The patient, the doctor, and the payer all lose. Yet doctors say this scenario is not uncommon.
“I understand why payers are doing what they are doing, but I had a diabetic that had her insulin switched four or five times in six years,” says Richard Bryce, DO, a primary care physician in Detroit. “It’s probably cheaper, but it’s not making her life any easier and certainly not making her healthier.”
Similarly, Peter Bidey, DO, a primary care physician in Philadelphia, had a patient in need of a urological procedure because of a recurring infection. The patient kept getting discharged from the hospital, because the payer wanted the procedure done on an outpatient basis, but this led to four more trips to the hospital and three admissions before it was finally approved.
“It’s very hard on the patient and such a horrible experience,” says Bidey. “Why don’t they just do the procedure?”

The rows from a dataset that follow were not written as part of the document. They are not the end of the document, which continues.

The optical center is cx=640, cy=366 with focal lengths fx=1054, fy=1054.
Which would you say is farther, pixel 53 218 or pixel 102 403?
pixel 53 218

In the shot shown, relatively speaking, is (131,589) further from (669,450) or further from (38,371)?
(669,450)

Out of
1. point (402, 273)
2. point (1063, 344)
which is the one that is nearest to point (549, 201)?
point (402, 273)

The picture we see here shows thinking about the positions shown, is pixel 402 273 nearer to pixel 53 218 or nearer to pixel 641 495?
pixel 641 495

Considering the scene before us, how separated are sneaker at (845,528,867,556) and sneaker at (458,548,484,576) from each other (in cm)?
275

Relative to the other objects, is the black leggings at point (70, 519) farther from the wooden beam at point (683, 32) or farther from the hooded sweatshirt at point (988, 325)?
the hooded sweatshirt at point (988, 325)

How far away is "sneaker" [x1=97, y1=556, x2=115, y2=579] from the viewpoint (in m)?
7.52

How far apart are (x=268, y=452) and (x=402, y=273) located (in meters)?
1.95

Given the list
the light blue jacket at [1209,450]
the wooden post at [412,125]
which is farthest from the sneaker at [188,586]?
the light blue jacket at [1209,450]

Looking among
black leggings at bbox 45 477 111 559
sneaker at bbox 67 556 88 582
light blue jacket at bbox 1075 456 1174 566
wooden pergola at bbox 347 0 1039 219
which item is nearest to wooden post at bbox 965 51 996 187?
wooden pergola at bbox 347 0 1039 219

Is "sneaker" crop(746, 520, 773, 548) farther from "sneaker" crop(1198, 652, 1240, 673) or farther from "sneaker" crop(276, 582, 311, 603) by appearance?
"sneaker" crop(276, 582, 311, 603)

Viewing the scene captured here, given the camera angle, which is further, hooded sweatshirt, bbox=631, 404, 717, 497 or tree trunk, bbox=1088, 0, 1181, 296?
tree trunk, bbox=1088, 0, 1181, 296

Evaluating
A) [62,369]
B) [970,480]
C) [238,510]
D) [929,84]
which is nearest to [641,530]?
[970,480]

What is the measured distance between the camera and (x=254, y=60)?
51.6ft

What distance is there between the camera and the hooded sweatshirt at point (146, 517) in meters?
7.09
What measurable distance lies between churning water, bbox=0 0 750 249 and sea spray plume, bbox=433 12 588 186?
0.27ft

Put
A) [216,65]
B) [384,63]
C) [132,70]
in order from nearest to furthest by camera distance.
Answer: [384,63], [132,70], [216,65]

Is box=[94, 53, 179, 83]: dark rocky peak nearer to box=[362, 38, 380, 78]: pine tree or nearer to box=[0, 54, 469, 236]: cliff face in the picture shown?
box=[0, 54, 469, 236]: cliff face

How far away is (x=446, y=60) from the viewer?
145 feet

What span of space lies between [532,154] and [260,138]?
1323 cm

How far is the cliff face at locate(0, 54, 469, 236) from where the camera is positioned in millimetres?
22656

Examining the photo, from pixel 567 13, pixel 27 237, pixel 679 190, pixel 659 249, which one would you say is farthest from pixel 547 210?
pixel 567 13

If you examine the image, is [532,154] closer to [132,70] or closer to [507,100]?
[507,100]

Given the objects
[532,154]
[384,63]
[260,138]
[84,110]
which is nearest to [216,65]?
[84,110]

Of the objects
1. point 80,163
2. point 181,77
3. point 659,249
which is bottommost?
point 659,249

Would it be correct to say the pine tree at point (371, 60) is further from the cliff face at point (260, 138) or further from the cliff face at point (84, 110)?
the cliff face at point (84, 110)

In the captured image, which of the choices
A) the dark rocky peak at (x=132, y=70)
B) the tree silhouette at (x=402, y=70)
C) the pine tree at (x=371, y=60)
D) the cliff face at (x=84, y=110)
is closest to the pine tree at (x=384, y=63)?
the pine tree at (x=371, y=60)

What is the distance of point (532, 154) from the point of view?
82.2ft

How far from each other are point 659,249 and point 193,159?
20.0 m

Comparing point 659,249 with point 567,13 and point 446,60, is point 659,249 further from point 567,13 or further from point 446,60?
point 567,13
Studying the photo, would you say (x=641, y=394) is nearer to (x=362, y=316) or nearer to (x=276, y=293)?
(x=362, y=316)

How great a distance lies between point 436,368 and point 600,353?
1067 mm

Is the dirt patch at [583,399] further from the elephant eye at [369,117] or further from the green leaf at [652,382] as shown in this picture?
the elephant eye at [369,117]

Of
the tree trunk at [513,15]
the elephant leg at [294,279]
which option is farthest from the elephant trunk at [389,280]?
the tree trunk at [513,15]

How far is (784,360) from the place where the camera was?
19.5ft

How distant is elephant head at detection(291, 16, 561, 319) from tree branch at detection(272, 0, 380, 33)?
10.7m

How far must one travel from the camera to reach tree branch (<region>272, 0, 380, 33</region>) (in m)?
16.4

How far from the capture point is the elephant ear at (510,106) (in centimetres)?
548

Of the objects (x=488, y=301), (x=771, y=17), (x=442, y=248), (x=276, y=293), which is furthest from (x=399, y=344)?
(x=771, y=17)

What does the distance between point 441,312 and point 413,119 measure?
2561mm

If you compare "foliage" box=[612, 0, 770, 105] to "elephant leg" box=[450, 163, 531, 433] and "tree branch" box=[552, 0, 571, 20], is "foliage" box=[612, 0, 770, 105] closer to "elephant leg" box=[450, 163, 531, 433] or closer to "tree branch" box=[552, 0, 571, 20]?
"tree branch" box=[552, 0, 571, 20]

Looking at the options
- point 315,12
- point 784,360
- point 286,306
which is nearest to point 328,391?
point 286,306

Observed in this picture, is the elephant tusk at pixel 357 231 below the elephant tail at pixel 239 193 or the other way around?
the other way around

With value-based contracts becoming more common, some doctors worry that situations like these will create one-size-fits-all medicine, where individual patients and treatments customized for their particular needs are shoved aside in favor of data-driven treatment plans. But there are steps doctors can take to make sure their voice is heard and that patient care doesn’t become generic.
Value-based care focuses on paying doctors for outcomes rather than volume. Doctors are paid more when patients get healthier, as measured, for example, through data such as A1C levels for diabetic patients. But Bryce and other physicians worry that the data-driven approach can be taken too far.
“The idea of value-based care is great,” he says. “At the same time, it’s important to understand every patient we have is different. Understanding how we are doing and reimbursing us on that is not all bad, but you can’t do it all that way. Just because someone’s A1C levels aren’t dropping doesn’t mean I’m not doing everything I can.”
Bidey’s concern is that the more data-driven care becomes, the more it will influence what a physician is willing to try. If coverage for a test has been regularly denied in the past, he worries doctors may stop ordering it, even when they believe it is justified. And for requests that are inconsistently approved, it could mean a futile 45 minutes on the phone trying to get a prior authorization when the doctor could be seeing more patients.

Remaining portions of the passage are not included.